In the entries below, which lines run from the one containing "body_size: 258" to the one containing "Anti-fraud and anti-abuse"? Copy exactly those lines, ends included, and no others.
╭─ RECORD SET
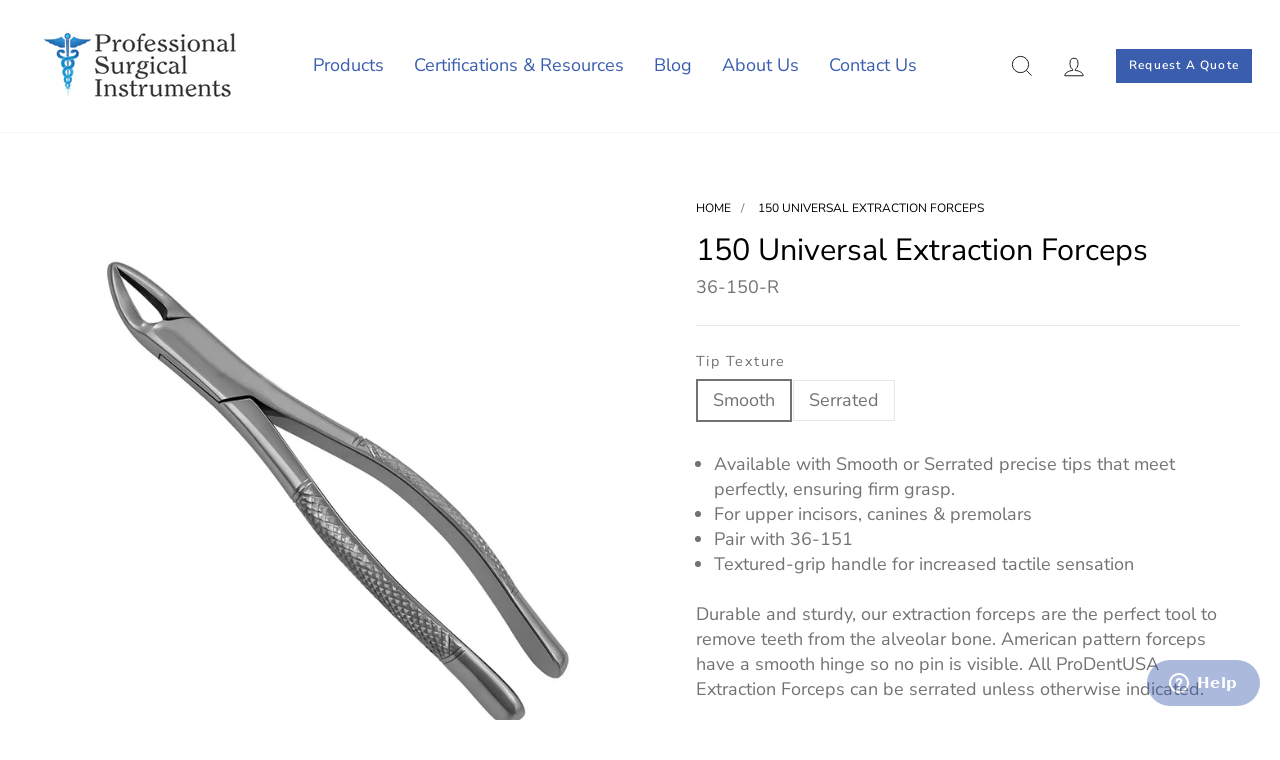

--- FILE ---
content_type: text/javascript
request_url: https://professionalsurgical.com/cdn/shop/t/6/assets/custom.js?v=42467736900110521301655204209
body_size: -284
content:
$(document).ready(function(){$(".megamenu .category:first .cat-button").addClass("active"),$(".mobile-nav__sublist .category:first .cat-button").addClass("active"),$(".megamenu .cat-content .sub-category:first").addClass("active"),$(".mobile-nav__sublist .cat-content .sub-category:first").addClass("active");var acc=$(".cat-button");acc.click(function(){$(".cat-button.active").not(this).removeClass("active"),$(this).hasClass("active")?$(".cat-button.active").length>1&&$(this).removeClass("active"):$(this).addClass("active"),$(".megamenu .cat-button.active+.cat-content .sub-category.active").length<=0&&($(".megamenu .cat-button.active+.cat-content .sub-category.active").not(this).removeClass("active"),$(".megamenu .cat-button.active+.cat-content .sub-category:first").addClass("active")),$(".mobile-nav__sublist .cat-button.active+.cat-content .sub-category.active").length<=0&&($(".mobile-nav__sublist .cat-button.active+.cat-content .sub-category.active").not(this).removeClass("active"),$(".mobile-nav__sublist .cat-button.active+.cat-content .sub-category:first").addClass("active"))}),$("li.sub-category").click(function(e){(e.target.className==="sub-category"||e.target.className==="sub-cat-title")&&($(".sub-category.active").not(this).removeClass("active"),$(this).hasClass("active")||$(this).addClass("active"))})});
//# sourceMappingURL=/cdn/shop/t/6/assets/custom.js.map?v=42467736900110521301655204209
╰─
╭─ RECORD SET
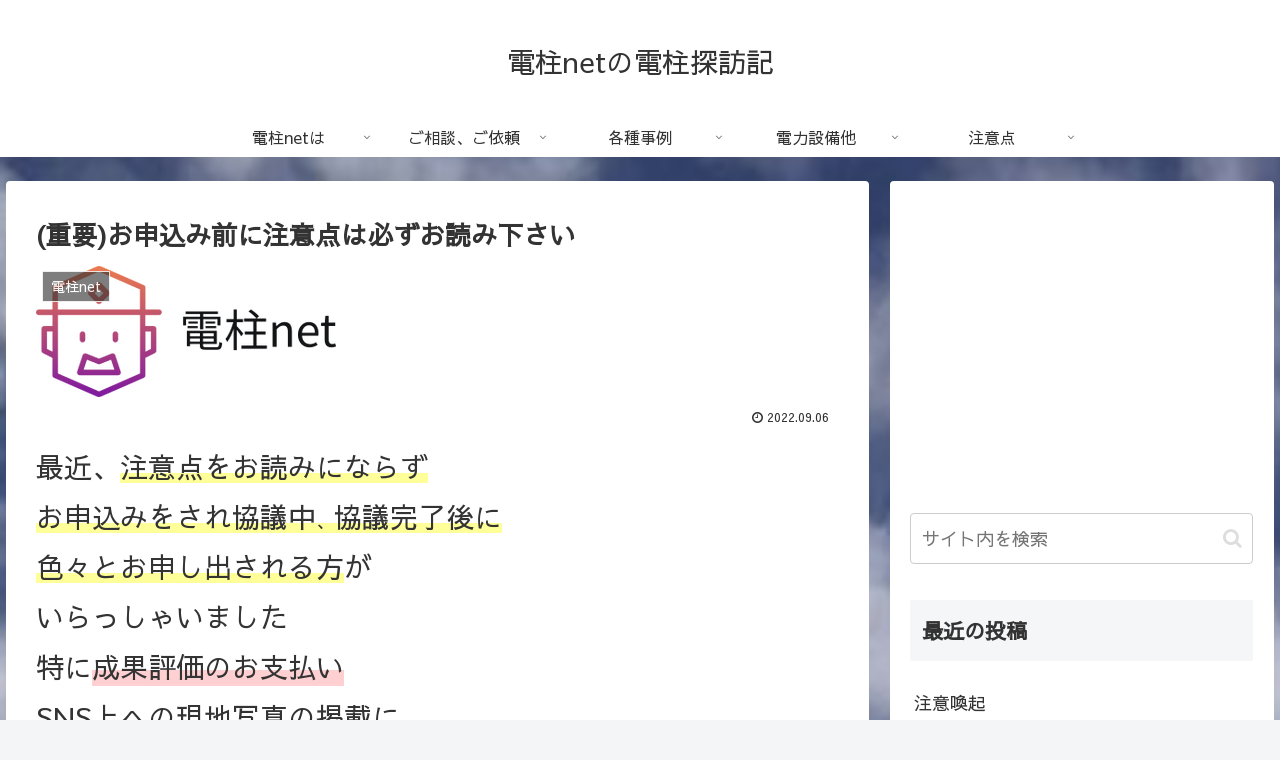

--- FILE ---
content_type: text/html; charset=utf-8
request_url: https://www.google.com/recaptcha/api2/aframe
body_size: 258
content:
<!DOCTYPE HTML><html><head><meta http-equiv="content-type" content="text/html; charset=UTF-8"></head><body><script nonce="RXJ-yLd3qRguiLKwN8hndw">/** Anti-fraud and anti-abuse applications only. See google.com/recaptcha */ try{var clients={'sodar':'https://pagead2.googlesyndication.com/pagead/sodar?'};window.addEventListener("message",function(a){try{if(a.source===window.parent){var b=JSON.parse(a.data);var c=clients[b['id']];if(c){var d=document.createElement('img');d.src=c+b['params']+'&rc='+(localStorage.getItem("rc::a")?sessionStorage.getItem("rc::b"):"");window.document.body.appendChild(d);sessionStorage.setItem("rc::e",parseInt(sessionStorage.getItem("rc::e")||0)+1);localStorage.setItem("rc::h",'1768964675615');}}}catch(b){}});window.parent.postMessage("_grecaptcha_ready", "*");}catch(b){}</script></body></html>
╰─
→ SOLUTION TO THIS PROBLEM
body_size: 258
content:
<!DOCTYPE HTML><html><head><meta http-equiv="content-type" content="text/html; charset=UTF-8"></head><body><script nonce="RXJ-yLd3qRguiLKwN8hndw">/** Anti-fraud and anti-abuse applications only. See google.com/recaptcha */ try{var clients={'sodar':'https://pagead2.googlesyndication.com/pagead/sodar?'};window.addEventListener("message",function(a){try{if(a.source===window.parent){var b=JSON.parse(a.data);var c=clients[b['id']];if(c){var d=document.createElement('img');d.src=c+b['params']+'&rc='+(localStorage.getItem("rc::a")?sessionStorage.getItem("rc::b"):"");window.document.body.appendChild(d);sessionStorage.setItem("rc::e",parseInt(sessionStorage.getItem("rc::e")||0)+1);localStorage.setItem("rc::h",'1768964675615');}}}catch(b){}});window.parent.postMessage("_grecaptcha_ready", "*");}catch(b){}</script></body></html>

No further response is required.